- _Catatan masukan_:
━━━━━━━━━━━━━━━━━━━━

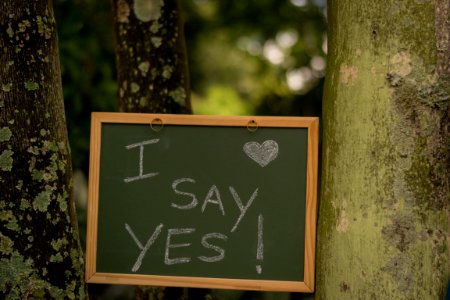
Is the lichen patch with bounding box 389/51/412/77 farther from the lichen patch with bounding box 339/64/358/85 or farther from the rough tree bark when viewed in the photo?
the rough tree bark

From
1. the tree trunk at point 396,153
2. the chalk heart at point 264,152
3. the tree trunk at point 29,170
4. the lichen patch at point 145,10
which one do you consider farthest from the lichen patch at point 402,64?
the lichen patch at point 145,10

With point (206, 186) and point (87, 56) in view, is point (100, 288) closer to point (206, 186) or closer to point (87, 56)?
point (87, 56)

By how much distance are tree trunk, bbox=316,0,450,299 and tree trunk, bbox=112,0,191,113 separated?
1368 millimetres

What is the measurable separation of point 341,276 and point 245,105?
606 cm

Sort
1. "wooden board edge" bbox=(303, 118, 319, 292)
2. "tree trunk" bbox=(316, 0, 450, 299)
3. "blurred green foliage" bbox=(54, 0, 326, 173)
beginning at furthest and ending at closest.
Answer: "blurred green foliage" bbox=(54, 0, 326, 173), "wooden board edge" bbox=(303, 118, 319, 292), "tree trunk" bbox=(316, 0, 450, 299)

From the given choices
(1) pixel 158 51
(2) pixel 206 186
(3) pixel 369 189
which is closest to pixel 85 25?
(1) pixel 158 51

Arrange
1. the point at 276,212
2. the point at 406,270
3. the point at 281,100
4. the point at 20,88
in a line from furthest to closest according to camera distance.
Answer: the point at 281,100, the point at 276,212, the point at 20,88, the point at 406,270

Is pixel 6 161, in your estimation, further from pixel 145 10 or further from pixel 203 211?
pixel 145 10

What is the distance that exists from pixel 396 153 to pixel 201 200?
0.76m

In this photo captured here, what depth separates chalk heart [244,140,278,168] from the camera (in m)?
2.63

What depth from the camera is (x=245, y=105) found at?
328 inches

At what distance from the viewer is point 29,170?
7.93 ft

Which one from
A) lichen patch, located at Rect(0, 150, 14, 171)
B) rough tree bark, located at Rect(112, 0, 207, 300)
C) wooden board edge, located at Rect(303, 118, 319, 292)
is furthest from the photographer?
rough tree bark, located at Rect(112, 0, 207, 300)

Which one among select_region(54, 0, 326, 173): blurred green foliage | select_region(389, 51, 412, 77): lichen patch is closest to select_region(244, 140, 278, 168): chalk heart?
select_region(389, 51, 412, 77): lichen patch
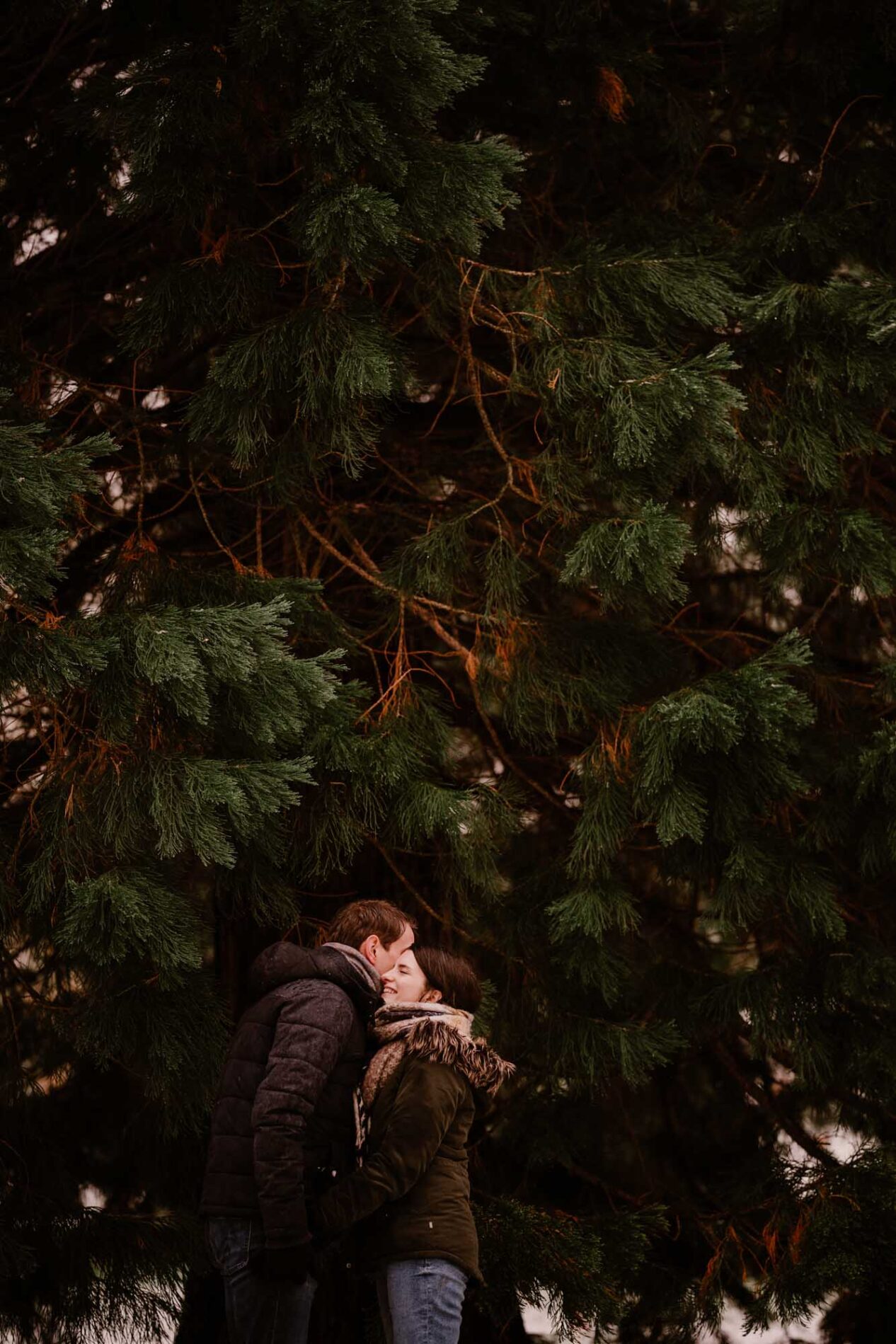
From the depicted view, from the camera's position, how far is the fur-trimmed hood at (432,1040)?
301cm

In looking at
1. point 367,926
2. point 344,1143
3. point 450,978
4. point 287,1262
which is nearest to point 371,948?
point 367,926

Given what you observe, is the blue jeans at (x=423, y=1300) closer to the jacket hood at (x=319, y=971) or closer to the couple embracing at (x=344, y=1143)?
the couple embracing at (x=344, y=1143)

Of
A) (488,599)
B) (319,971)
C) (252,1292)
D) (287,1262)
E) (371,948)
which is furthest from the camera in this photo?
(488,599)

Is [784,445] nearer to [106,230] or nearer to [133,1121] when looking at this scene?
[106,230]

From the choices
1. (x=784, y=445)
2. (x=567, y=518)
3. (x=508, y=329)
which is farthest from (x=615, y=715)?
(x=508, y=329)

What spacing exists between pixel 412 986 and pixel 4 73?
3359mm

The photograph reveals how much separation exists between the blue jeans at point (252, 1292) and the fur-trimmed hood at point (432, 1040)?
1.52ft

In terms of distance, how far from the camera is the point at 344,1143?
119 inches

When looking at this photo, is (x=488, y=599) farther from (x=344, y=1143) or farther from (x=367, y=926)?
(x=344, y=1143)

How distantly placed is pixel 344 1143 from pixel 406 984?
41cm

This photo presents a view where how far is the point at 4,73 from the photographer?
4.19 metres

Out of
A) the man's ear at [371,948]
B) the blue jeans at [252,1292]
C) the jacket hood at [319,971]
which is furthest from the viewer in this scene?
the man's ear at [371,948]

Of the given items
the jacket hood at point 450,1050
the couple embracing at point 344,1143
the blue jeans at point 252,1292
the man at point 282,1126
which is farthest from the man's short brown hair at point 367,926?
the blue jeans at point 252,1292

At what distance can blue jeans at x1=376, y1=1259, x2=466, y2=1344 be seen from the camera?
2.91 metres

━━━━━━━━━━━━━━━━━━━━

- _Petunjuk tugas_: Ekstrak semua baris teks dari seluruh catatan di atas tanpa mengubah satu karakter pun, dan keluarkan gambar dari hasilnya.

- _Jawaban tertulis_:
Is the lichen patch with bounding box 389/51/412/77 farther from the lichen patch with bounding box 339/64/358/85 or farther from the rough tree bark when viewed in the photo?
the rough tree bark

From
1. the tree trunk at point 396,153
2. the chalk heart at point 264,152
3. the tree trunk at point 29,170
4. the lichen patch at point 145,10
which one do you consider farthest from the lichen patch at point 402,64?
the lichen patch at point 145,10

With point (206, 186) and point (87, 56) in view, is point (100, 288) closer to point (206, 186) or closer to point (87, 56)?
point (87, 56)

By how much distance are tree trunk, bbox=316,0,450,299 and tree trunk, bbox=112,0,191,113 separated?
1368 millimetres

What is the measurable separation of point 341,276 and point 245,105?
606 cm

Sort
1. "wooden board edge" bbox=(303, 118, 319, 292)
2. "tree trunk" bbox=(316, 0, 450, 299)
3. "blurred green foliage" bbox=(54, 0, 326, 173)
beginning at furthest and ending at closest.
Answer: "blurred green foliage" bbox=(54, 0, 326, 173), "wooden board edge" bbox=(303, 118, 319, 292), "tree trunk" bbox=(316, 0, 450, 299)

From the given choices
(1) pixel 158 51
(2) pixel 206 186
(3) pixel 369 189
which is closest to pixel 85 25?
(1) pixel 158 51

Arrange
1. the point at 276,212
2. the point at 406,270
3. the point at 281,100
4. the point at 20,88
in a line from furthest to closest according to camera distance.
Answer: the point at 281,100, the point at 276,212, the point at 20,88, the point at 406,270

Is pixel 6 161, in your estimation, further from pixel 145 10 or further from pixel 203 211?
pixel 145 10

What is the distance that exists from pixel 396 153 to pixel 201 200?
0.76m

In this photo captured here, what depth separates chalk heart [244,140,278,168] from the camera (in m)?
2.63

What depth from the camera is (x=245, y=105) found at?
328 inches

At what distance from the viewer is point 29,170?
7.93 ft

Which one from
A) lichen patch, located at Rect(0, 150, 14, 171)
B) rough tree bark, located at Rect(112, 0, 207, 300)
C) wooden board edge, located at Rect(303, 118, 319, 292)
is furthest from the photographer?
rough tree bark, located at Rect(112, 0, 207, 300)

Which one among select_region(54, 0, 326, 173): blurred green foliage | select_region(389, 51, 412, 77): lichen patch is closest to select_region(244, 140, 278, 168): chalk heart?
select_region(389, 51, 412, 77): lichen patch
From the depicted view, from the camera's position, how far is the fur-trimmed hood at (432,1040)?
301cm

In looking at
1. point 367,926
2. point 344,1143
3. point 450,978
4. point 287,1262
which is nearest to point 371,948?
point 367,926

Given what you observe, is the blue jeans at (x=423, y=1300) closer to the jacket hood at (x=319, y=971) or closer to the couple embracing at (x=344, y=1143)?
the couple embracing at (x=344, y=1143)

Of
A) (488,599)
B) (319,971)
C) (252,1292)
D) (287,1262)
E) (371,948)
which is furthest from the camera in this photo?
(488,599)

Is [784,445] nearer to [106,230] or nearer to [133,1121] when looking at this scene?
[106,230]

From the choices
1. (x=784, y=445)
2. (x=567, y=518)
3. (x=508, y=329)
which is farthest from (x=615, y=715)?
(x=508, y=329)

What spacing exists between pixel 412 986 and pixel 4 73?
3359mm

The photograph reveals how much separation exists between the blue jeans at point (252, 1292) and the fur-trimmed hood at point (432, 1040)?
1.52ft

In terms of distance, how far from the camera is the point at 344,1143?
119 inches

When looking at this photo, is (x=488, y=599) farther from (x=344, y=1143) or farther from (x=367, y=926)?
(x=344, y=1143)

How distantly placed is pixel 344 1143 from pixel 406 984?
41cm

This photo presents a view where how far is the point at 4,73 from the photographer?
4.19 metres

Out of
A) the man's ear at [371,948]
B) the blue jeans at [252,1292]
C) the jacket hood at [319,971]
which is furthest from the viewer in this scene?
the man's ear at [371,948]

Of the given items
the jacket hood at point 450,1050
the couple embracing at point 344,1143
the blue jeans at point 252,1292
the man at point 282,1126
which is farthest from the man's short brown hair at point 367,926?
the blue jeans at point 252,1292

At what distance can blue jeans at x1=376, y1=1259, x2=466, y2=1344 be seen from the camera?
2.91 metres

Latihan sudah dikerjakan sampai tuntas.